-- START OF Excerpted passage --

I finished the run in this manner (I could have walked, but that would have just taken longer to get back to the car).  When I did get back, I found myself chugging water, even though I hadn’t realized I was thirsty.  I went to the nearest 7-11, got myself a chocolate milk and a Gatorade, and called Erin.  By now I was feeling lightheaded, with hands shaking.  I had trouble stringing together a coherent sentence; I could hardly even explain to Erin how I felt without losing my train of thought.

I told Erin that I thought I could drive home, and I did so without any problems except having to fight to stay awake.  I was freezing, but everytime I turned on the heat I started to sweat and had to turn it off.  It felt like I had the flu.  When I got home, I staggered inside, teeth chattering, and got in the shower then immediately into bed.  After about an hour, I had stopped shivering and felt like I could finally think straight.  I ate a little bit of cereal, went to sleep, and that was the end of an awful evening.

-- END OF Excerpted passage --

• Given problem A: In the running passage, what two drinks did the writer buy at the 7-11?
• Given problem B: From the rows below, extract every line that contains the word "lens".

-- START OF Data shown --

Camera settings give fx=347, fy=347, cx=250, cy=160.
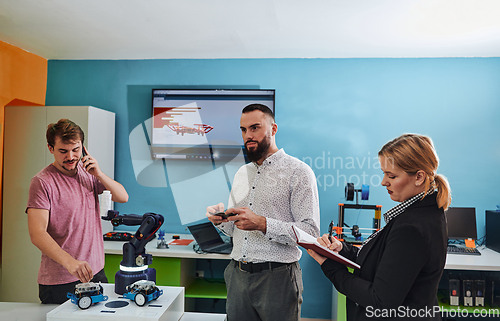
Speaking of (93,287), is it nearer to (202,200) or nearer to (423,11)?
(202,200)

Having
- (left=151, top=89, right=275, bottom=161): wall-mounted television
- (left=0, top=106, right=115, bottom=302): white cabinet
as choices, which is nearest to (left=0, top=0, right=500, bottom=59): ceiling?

-- END OF Data shown --
-- START OF Data shown --

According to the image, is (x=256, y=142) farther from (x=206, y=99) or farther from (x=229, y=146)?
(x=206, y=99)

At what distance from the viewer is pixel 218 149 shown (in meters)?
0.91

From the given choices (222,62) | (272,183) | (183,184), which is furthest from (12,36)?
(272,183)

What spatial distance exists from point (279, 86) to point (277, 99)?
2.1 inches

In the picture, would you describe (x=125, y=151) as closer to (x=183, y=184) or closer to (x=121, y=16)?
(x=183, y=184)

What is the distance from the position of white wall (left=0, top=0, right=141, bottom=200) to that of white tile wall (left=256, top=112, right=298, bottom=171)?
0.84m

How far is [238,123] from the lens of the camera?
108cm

-- END OF Data shown --
-- START OF Data shown --

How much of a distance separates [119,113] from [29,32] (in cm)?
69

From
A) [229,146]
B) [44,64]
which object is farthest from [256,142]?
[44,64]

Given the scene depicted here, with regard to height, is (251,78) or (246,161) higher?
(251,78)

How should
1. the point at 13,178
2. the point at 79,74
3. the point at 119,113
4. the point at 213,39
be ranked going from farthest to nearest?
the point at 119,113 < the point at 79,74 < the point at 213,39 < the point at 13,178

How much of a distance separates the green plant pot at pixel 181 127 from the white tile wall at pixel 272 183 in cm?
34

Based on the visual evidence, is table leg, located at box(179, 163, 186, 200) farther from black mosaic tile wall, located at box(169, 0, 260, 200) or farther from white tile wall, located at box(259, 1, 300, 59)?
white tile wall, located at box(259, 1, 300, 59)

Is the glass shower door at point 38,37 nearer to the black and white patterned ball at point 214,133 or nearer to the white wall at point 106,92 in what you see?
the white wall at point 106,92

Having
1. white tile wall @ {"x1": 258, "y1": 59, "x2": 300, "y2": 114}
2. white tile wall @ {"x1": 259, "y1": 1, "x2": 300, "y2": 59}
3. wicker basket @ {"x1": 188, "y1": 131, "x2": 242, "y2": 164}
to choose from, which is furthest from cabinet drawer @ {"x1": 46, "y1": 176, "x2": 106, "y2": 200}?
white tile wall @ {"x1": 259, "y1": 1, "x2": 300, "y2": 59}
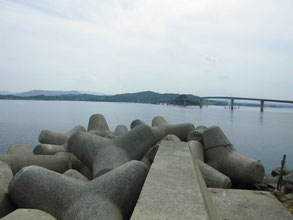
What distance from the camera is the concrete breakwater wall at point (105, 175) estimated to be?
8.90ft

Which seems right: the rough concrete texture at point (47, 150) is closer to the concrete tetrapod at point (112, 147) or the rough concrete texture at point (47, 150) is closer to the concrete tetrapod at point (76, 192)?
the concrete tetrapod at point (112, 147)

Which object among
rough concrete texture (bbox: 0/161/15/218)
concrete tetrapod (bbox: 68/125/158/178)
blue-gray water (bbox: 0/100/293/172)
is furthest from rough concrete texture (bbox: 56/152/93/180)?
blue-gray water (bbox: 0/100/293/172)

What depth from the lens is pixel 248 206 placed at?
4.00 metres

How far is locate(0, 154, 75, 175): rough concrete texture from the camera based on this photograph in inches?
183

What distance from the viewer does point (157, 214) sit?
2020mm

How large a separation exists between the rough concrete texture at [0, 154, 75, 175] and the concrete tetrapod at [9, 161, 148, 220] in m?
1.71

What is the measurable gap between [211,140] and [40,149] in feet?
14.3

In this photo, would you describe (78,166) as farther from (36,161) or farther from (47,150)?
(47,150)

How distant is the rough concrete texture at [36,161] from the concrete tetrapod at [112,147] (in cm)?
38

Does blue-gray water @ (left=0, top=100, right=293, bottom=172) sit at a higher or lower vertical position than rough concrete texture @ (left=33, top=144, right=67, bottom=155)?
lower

-- END OF Data shown --

• Result A: A chocolate milk and a Gatorade.

• Result B:
How far is [238,123] from the lens of the camera?
What depth from the lens is pixel 248 206 placed at?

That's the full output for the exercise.